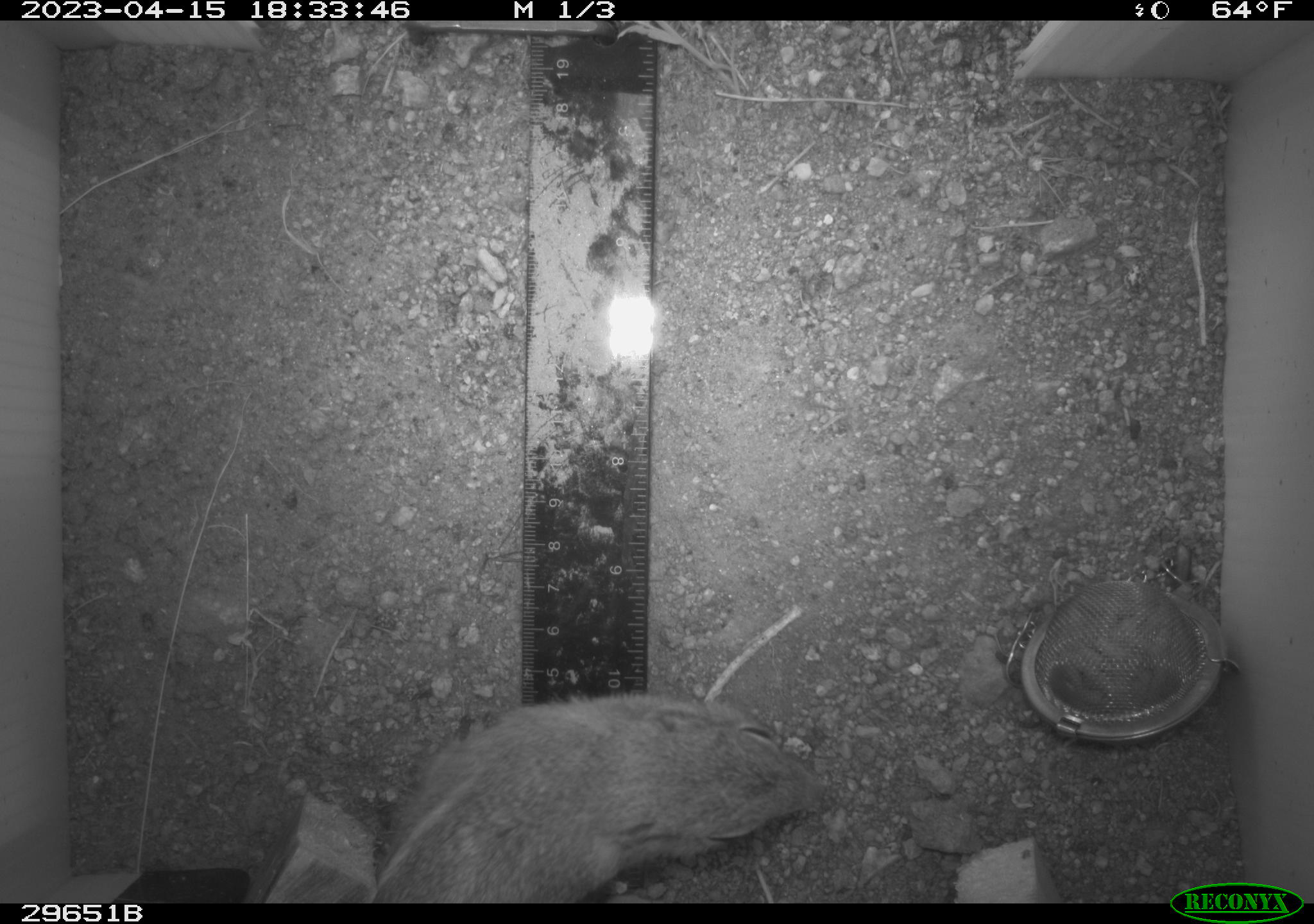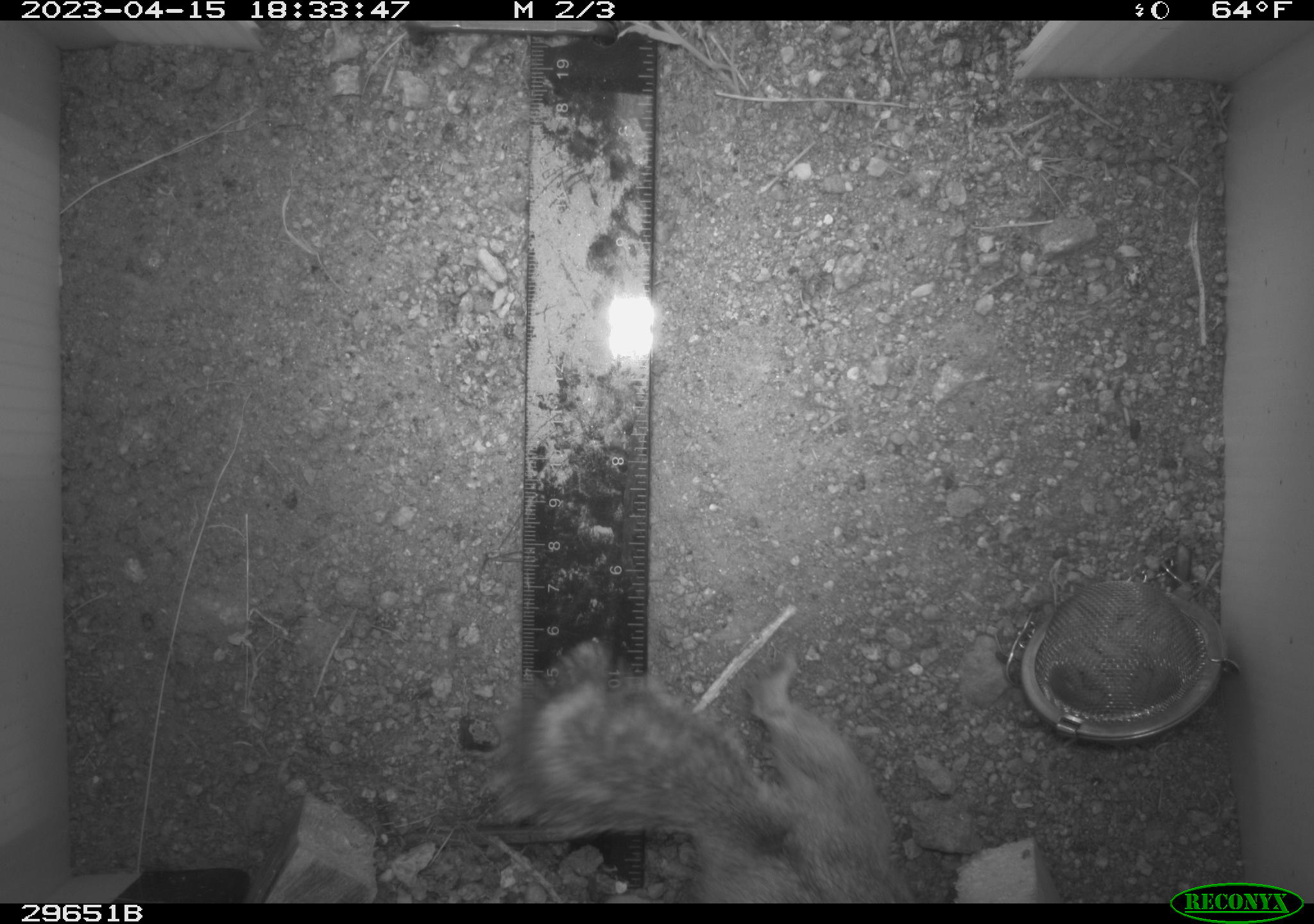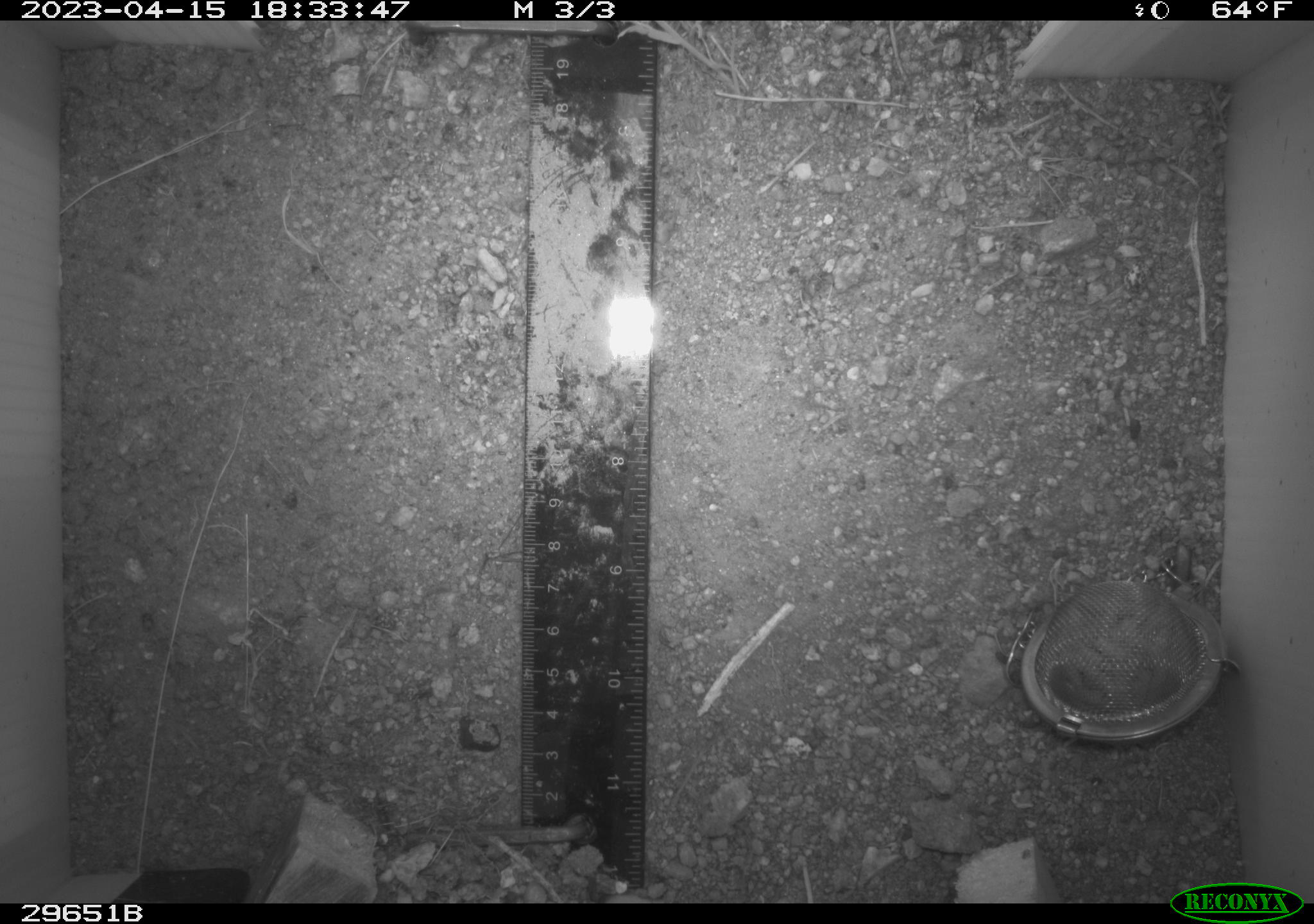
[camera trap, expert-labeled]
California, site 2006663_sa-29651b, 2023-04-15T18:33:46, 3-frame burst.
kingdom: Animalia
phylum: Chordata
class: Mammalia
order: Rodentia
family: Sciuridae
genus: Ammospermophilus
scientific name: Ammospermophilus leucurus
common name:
---
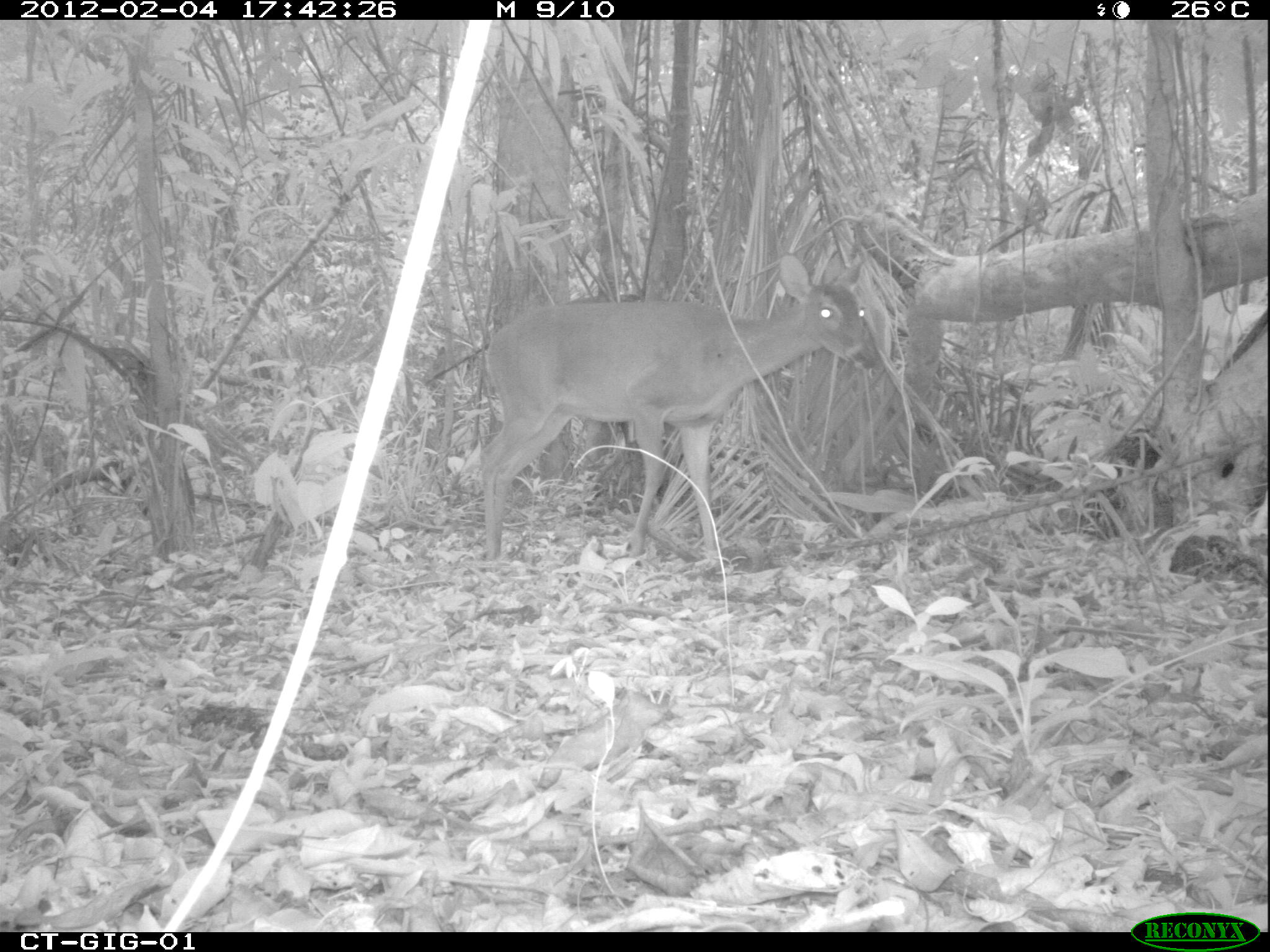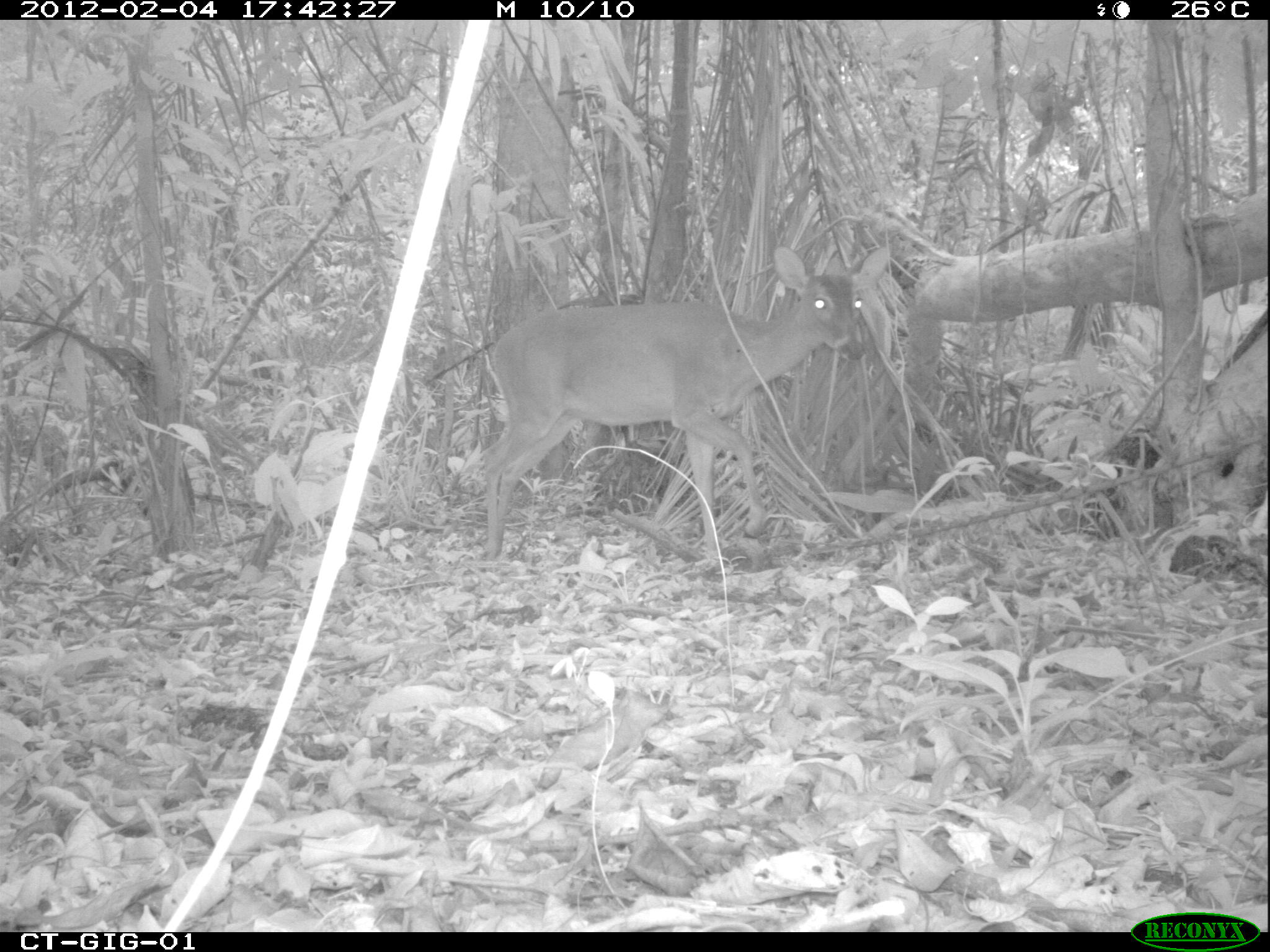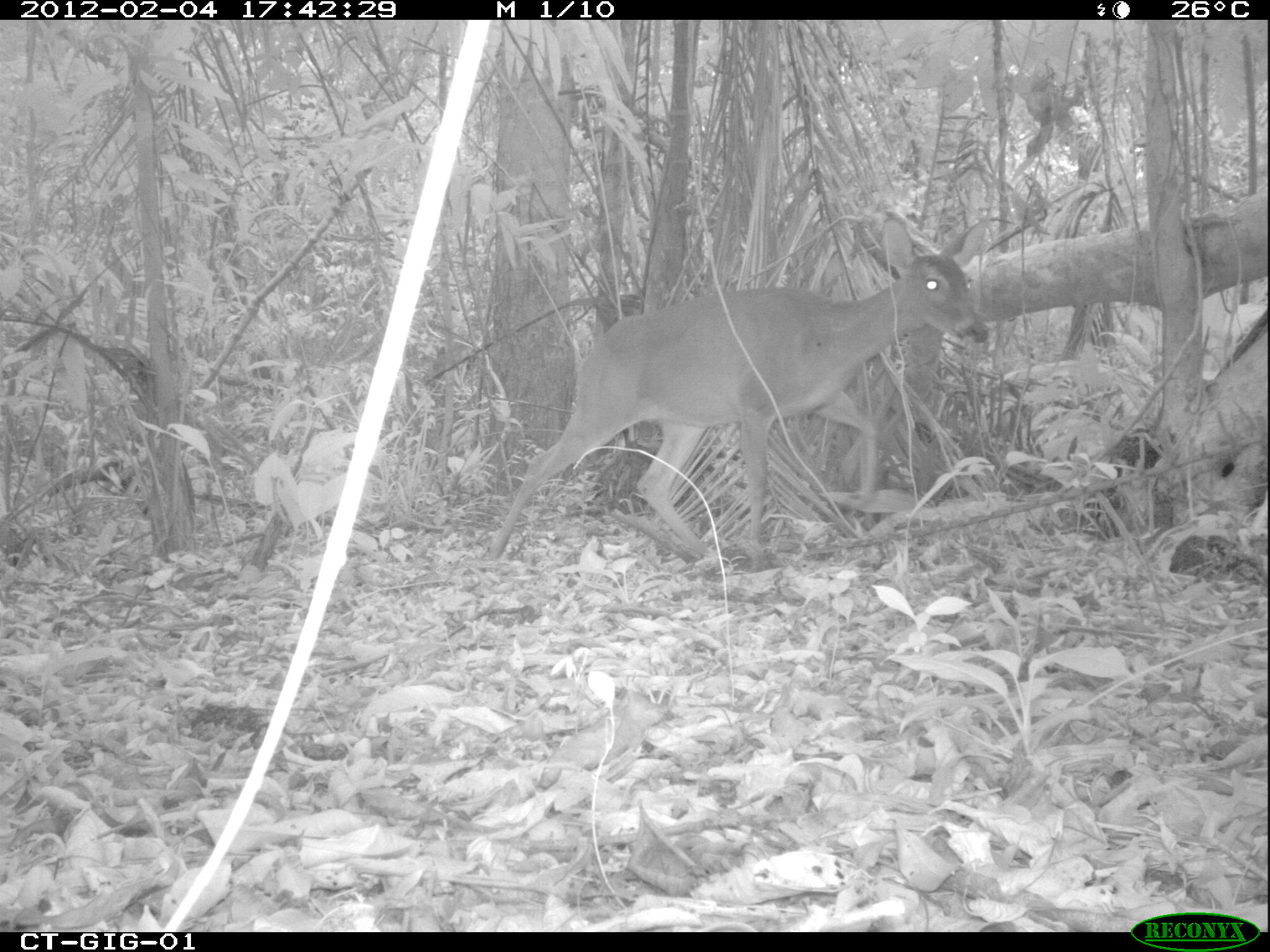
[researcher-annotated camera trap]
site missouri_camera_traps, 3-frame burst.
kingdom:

**WHAT YOU WILL DO**
The lines in the entries above that carry the word "burst" must be copied.

**WRITTEN RESPONSE**
California, site 2006663_sa-29651b, 2023-04-15T18:33:46, 3-frame burst.
site missouri_camera_traps, 3-frame burst.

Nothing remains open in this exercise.